### TEXTO DE PARTIDA:
===============

Hoje, a designação de títulos, capítulos, secções,
subsecções, artigos e parágrafos de códigos, leis e textos afins não é grafada
a vermelho, bem como as equivalentes repartições em contabilidade e em
orçamentos, embora ainda se fale de rubricas em contabilidade e em orçamentos,
de modo que os gestores devem verificar se uma determinada despesa tem cabimento
de verba e em que rubrica orçamental. O mesmo sucede com as indicações aos
atores no teatro (didascálias).
***
E como se chegou à “rubrica” na versão de assinatura
abreviada? Os académicos que analisam trabalhos escolares, nomeadamente provas
escritas, os revisores de textos, como em provas tipográficas, os fiscais e
inspetores que verificam documentos (por exemplo, requisições, faturas e recibos)
e outros agentes, faziam correções e anotações a vermelho, para as distinguirem
do texto principal, e, como sinal de que a verificação tinha sido feita, apunham,
no fim ou em lugar apropriado, a sua assinatura, também a vermelho. Porém, como
tinham de analisar muitos textos, provas ou documentos, para não assinarem com
o nome completo, abreviavam a assinatura, normalmente a partir da combinação estilizada
de dois dos seus nomes, que valia, desde que reconhecida pelos serviços em que o
agente exercia a sua função, bem como pelos visados. E, se nada havia a
corrigir ou a anotar, só apunham, a vermelho e no lugar próprio, a assinatura abreviada.

===============

### LINHAS:
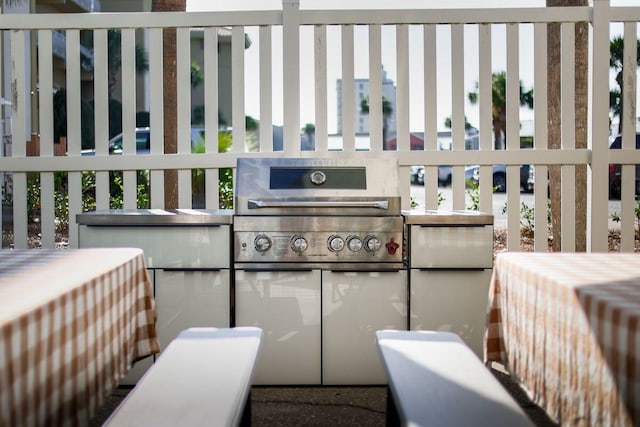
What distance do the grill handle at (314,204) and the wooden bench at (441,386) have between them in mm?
1152

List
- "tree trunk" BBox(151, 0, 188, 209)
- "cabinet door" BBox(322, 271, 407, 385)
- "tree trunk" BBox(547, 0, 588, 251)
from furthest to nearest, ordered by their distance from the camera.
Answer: "tree trunk" BBox(547, 0, 588, 251) → "tree trunk" BBox(151, 0, 188, 209) → "cabinet door" BBox(322, 271, 407, 385)

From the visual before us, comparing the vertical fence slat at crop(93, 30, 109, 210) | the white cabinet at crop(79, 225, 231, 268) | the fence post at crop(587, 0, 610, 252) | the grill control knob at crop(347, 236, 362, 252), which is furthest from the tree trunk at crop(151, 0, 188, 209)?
Result: the fence post at crop(587, 0, 610, 252)

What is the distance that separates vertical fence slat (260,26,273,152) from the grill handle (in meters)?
0.88

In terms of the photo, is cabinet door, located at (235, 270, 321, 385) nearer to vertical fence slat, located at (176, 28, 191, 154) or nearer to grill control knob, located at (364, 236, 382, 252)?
grill control knob, located at (364, 236, 382, 252)

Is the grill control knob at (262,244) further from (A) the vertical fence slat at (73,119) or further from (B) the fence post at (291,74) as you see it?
(A) the vertical fence slat at (73,119)

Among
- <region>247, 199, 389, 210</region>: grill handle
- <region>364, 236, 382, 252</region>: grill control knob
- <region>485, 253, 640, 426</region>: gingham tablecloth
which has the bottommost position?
<region>485, 253, 640, 426</region>: gingham tablecloth

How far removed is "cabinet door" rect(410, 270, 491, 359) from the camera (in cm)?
313

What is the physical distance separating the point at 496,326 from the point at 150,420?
1316mm

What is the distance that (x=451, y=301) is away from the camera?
10.3 feet

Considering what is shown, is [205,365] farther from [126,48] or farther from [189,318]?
[126,48]

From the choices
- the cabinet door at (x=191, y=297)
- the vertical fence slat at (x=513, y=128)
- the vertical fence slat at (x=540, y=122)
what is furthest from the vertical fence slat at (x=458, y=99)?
the cabinet door at (x=191, y=297)

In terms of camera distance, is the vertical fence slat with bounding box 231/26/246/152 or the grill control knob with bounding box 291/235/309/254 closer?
the grill control knob with bounding box 291/235/309/254

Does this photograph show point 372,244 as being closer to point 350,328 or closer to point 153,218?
point 350,328

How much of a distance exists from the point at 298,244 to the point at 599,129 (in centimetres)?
227
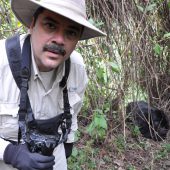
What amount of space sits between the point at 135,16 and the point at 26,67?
2153 millimetres

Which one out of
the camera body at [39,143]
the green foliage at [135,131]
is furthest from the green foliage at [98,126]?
the camera body at [39,143]

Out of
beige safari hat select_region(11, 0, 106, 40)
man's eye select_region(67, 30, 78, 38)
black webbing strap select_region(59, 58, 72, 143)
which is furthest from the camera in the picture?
black webbing strap select_region(59, 58, 72, 143)

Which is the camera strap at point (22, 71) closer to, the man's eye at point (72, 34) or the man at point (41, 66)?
the man at point (41, 66)

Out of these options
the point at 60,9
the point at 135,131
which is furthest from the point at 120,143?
the point at 60,9

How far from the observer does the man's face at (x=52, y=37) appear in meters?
1.83

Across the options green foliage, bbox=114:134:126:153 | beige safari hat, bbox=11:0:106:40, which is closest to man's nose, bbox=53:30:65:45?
beige safari hat, bbox=11:0:106:40

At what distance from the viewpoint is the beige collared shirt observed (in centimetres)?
189

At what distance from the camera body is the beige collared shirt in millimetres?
105

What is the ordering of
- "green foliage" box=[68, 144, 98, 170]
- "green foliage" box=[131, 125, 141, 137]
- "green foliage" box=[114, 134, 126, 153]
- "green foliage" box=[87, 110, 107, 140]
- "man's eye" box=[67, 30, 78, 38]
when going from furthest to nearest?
1. "green foliage" box=[131, 125, 141, 137]
2. "green foliage" box=[114, 134, 126, 153]
3. "green foliage" box=[68, 144, 98, 170]
4. "green foliage" box=[87, 110, 107, 140]
5. "man's eye" box=[67, 30, 78, 38]

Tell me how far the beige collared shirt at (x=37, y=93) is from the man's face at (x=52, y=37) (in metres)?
0.11

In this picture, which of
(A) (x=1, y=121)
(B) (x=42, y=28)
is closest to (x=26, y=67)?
(B) (x=42, y=28)

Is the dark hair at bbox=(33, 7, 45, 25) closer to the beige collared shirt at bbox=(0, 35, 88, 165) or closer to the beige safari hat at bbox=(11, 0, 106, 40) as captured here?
the beige safari hat at bbox=(11, 0, 106, 40)

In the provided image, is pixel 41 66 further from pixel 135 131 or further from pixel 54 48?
pixel 135 131

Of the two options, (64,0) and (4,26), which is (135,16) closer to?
(4,26)
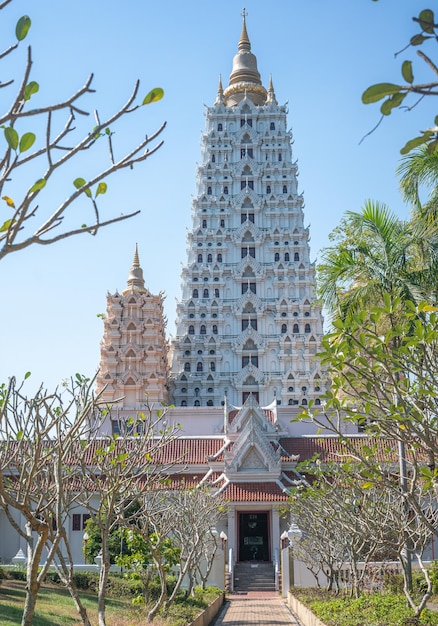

===============

### TAREFAS A FAZER:
A. Volta a escrever o trecho do texto sobre a rubrica que vai de "Hoje, a designação" até "faturas e recibos)", mudando o nome "contabilidade" para "escrituração".
B. Responde a estas perguntas com base no texto sobre a rubrica:
(i) Que nome têm as indicações aos atores no teatro?
(ii) Com que cor faziam as correções e anotações os revisores, fiscais e outros agentes?
(iii) A partir de quê se abreviava normalmente a assinatura?
C. Indica todas as partes de códigos, leis e textos afins cuja designação, segundo o texto sobre a rubrica, hoje não é grafada a vermelho.
As linhas acima vêm de uma fonte diferente da do texto.

### RESPOSTAS ESPERADAS:
A.
Hoje, a designação de títulos, capítulos, secções,
subsecções, artigos e parágrafos de códigos, leis e textos afins não é grafada
a vermelho, bem como as equivalentes repartições em escrituração e em
orçamentos, embora ainda se fale de rubricas em escrituração e em orçamentos,
de modo que os gestores devem verificar se uma determinada despesa tem cabimento
de verba e em que rubrica orçamental. O mesmo sucede com as indicações aos
atores no teatro (didascálias).
***
E como se chegou à “rubrica” na versão de assinatura
abreviada? Os académicos que analisam trabalhos escolares, nomeadamente provas
escritas, os revisores de textos, como em provas tipográficas, os fiscais e
inspetores que verificam documentos (por exemplo, requisições, faturas e recibos)

B.
(i) Didascálias.
(ii) A vermelho.
(iii) A partir da combinação estilizada de dois dos seus nomes.

C. Títulos, capítulos, secções, subsecções, artigos e parágrafos.